++++ Excerpt to read

Now, suppose we have an operator $\hat A=\frac{d}{dx}$
$\hat A\psi(x) = \psi'(x)$
So, $\hat A\psi(x)\Big|_{x_o} = \psi'(x)\Big|_{x_o}=\psi'(x_o)$

By the definition of differentiation we get, $\psi'(x_o)=\lim\limits_{\epsilon\to 0}\frac{\psi(x_o+\epsilon)-\psi(x_o)}{\epsilon}\tag{1}$
$(1)$ can be written as $\langle x_o|\hat A\psi\rangle=\lim\limits_{\epsilon\to 0}\frac{\langle x_o+\epsilon|\psi\rangle-\langle x_o|\psi\rangle}{\epsilon}\tag{2}$
$\langle x_o|\hat A\psi\rangle=\Big(\lim\limits_{\epsilon\to 0}\frac{\langle x_o+\epsilon|-\langle x_o| }{\epsilon}\Big)|\psi\rangle=\frac{d}{dx}\langle x_o|\psi\rangle=\hat A\langle x_o|\psi\rangle\tag{3}$
This manipulation has also been used to find the expression wavefunction in position basis as the superposition of the momentum eigenkets because $(3)$ gives us a differential equation.

++++++++
++++ Data provided

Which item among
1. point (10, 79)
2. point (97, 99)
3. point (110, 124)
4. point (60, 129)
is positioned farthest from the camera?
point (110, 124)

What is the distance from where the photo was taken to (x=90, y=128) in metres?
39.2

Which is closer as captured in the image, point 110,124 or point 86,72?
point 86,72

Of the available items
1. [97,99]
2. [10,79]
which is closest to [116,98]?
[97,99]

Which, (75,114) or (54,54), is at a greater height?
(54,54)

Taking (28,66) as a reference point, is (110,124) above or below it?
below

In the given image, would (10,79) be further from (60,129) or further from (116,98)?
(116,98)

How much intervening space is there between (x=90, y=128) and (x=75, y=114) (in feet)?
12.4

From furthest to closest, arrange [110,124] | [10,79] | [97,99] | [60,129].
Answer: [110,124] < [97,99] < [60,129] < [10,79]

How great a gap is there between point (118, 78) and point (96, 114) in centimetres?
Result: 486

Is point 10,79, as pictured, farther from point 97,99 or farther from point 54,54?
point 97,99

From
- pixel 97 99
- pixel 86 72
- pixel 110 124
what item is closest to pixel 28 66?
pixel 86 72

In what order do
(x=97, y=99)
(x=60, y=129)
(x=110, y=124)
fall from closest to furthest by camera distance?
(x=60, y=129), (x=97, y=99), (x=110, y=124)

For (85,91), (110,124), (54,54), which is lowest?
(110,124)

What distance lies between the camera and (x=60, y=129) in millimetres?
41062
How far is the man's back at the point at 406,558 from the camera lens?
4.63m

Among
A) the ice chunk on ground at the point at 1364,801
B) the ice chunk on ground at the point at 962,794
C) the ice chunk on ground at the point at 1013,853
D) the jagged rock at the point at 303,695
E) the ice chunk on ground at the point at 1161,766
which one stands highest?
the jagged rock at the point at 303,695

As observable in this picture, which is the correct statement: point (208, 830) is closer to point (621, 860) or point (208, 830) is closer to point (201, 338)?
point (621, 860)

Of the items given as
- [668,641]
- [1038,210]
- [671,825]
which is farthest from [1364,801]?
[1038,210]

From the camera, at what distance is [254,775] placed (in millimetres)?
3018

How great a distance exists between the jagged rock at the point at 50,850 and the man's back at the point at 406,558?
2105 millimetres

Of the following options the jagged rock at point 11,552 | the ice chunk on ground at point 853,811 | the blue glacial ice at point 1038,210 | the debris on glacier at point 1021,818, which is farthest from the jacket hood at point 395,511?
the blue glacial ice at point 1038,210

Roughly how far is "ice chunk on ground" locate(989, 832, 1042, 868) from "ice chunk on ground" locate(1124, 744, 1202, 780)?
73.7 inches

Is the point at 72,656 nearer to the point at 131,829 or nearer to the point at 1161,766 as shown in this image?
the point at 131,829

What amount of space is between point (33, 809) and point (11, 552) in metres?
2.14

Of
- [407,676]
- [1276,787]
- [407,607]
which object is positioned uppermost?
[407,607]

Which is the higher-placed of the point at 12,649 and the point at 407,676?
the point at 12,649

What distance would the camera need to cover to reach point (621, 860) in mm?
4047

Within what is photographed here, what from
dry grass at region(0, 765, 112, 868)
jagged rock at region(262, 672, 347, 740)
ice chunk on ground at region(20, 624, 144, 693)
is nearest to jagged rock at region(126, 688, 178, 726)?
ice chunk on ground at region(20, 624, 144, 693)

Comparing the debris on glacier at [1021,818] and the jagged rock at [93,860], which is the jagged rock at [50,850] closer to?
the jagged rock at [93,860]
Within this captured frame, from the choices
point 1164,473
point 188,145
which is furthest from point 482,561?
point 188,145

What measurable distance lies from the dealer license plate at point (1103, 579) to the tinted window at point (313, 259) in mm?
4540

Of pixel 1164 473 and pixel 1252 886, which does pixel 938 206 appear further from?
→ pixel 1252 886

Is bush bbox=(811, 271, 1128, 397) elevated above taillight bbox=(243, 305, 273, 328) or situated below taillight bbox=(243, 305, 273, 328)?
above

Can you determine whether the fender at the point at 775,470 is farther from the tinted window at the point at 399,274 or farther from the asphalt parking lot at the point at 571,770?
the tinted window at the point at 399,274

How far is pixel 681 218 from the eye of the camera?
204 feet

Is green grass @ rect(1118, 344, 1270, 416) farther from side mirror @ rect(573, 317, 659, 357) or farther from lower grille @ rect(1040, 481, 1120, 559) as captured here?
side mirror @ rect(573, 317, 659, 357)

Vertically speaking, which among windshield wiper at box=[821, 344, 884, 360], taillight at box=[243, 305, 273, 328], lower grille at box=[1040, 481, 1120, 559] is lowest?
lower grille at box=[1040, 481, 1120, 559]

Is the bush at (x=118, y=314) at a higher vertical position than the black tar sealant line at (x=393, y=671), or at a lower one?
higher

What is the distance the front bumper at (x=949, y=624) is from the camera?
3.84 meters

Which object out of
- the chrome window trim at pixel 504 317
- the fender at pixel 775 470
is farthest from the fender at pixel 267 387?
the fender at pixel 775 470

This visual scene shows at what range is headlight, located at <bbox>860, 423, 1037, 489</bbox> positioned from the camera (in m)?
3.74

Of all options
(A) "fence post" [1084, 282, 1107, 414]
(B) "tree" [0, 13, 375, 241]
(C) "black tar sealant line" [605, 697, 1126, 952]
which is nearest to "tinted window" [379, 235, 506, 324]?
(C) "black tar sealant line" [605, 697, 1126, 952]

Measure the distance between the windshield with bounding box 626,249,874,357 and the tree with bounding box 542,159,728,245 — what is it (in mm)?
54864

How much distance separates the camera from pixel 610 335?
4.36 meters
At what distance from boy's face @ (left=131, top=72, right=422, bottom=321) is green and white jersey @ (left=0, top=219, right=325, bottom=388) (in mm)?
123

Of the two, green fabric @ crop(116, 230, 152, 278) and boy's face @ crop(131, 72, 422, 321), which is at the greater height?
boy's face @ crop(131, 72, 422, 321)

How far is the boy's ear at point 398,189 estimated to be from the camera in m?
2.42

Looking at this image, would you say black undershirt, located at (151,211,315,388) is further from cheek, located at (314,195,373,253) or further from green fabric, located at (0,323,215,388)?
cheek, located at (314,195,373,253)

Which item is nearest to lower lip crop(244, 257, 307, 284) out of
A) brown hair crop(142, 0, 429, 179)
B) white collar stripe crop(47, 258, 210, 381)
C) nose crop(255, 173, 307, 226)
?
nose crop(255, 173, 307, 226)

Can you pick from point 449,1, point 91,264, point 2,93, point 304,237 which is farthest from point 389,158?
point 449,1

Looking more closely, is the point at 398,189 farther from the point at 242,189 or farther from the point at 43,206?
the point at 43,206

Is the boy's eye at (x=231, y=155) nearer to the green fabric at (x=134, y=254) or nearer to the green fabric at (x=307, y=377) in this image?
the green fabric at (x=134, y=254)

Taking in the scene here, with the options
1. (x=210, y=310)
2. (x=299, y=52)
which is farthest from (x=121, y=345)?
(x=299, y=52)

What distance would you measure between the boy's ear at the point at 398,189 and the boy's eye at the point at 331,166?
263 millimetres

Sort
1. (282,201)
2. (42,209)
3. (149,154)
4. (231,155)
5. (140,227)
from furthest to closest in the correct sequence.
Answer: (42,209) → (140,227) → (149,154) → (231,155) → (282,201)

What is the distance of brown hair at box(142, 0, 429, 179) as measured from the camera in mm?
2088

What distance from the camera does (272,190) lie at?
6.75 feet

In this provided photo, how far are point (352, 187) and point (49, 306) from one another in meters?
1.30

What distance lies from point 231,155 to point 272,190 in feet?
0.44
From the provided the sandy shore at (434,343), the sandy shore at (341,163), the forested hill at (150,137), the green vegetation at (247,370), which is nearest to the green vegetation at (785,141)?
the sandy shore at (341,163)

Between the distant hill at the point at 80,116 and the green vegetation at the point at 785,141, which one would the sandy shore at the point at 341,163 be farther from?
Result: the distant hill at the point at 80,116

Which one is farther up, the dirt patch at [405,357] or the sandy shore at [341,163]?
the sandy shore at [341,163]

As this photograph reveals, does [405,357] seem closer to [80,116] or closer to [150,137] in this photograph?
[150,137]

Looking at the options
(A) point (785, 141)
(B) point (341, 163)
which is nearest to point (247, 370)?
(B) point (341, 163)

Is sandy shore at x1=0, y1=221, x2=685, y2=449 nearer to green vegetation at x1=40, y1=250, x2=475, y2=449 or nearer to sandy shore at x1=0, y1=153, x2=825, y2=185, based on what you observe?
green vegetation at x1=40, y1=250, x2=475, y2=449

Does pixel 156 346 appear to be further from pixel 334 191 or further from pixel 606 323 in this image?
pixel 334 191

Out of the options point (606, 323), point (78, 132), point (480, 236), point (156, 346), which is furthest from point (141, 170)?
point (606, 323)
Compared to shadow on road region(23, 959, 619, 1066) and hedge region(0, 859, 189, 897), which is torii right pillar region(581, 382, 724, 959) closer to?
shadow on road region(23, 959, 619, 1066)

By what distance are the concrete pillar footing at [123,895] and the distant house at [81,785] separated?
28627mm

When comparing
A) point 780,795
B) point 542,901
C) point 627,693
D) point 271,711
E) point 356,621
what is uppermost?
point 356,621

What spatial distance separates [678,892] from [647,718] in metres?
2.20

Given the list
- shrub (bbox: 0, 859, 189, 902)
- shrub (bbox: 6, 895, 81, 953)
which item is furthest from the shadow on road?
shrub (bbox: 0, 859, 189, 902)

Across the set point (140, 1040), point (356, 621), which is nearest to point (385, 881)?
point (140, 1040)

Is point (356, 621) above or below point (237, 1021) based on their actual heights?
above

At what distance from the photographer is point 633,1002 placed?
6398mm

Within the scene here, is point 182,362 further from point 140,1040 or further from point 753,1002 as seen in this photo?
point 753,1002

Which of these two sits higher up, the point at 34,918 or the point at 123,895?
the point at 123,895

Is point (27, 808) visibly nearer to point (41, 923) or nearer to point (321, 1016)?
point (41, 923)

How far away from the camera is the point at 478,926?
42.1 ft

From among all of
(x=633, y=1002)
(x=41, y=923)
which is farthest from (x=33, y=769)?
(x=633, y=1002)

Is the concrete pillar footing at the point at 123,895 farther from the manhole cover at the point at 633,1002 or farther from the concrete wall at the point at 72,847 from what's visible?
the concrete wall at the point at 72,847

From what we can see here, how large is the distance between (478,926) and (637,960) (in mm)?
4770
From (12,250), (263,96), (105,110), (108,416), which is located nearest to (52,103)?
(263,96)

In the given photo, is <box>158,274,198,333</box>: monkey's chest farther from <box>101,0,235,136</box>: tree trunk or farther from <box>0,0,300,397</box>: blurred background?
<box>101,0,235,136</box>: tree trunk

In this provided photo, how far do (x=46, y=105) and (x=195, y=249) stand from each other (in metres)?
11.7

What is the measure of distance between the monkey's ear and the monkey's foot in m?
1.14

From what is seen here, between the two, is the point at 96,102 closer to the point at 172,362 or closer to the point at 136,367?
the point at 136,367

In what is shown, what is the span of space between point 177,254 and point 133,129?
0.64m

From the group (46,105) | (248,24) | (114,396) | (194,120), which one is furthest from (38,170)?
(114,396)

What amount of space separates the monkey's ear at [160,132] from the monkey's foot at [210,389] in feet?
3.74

++++++++

→ What you need to do:
**A.** In the derivative-operator excerpt, what does equation (3) give us?
**B.** Write the next few sentences of the derivative-operator excerpt, picking up after its final sentence.

→ Results in order:
**A.** A differential equation.

**B.**
I want to know in the RHS of $(3)$ whether we should have $\hat A$ or $\hat A^\dagger$. Because for the given $\hat A$ (which is not hermitian), $\hat A^{\dagger}=-\hat A$

I have tried to write $(3)$ in the form of functions instead of vectors.
$(2)$ can be written as
$\int\delta(x-x_o)\hat A\psi(x)dx = \int\delta(x-x_o)\psi'(x)dx$
Using integration by parts we get,
$\int\delta(x-x_o)\hat A\psi(x)dx = -\int\delta'(x-x_o)\psi(x)dx = \int-\hat A\Big(\delta(x-x_o)\Big)\psi(x)dx\tag{4}$

The RHS of $(3)$ suggests that $\int\delta(x-x_o)\hat A\psi(x)dx = \hat A\int\delta(x-x_o)\psi(x)dx\tag{5}$

Doubts
(i) In the RHS of $(3)$ would we have $\hat A$ or $\hat A^\dagger=-\hat A$. I feel that it would be $\hat A^\dagger$ because we are sort of transferring the derivative, but the $(3)$ suggests that it is $\hat A$.

(ii) While proving $(3)$ using the functions instead of vectors, I got stuck in $(4)$. I am not able to justify how we can take $\hat A$ out of the integral to get $(5)$.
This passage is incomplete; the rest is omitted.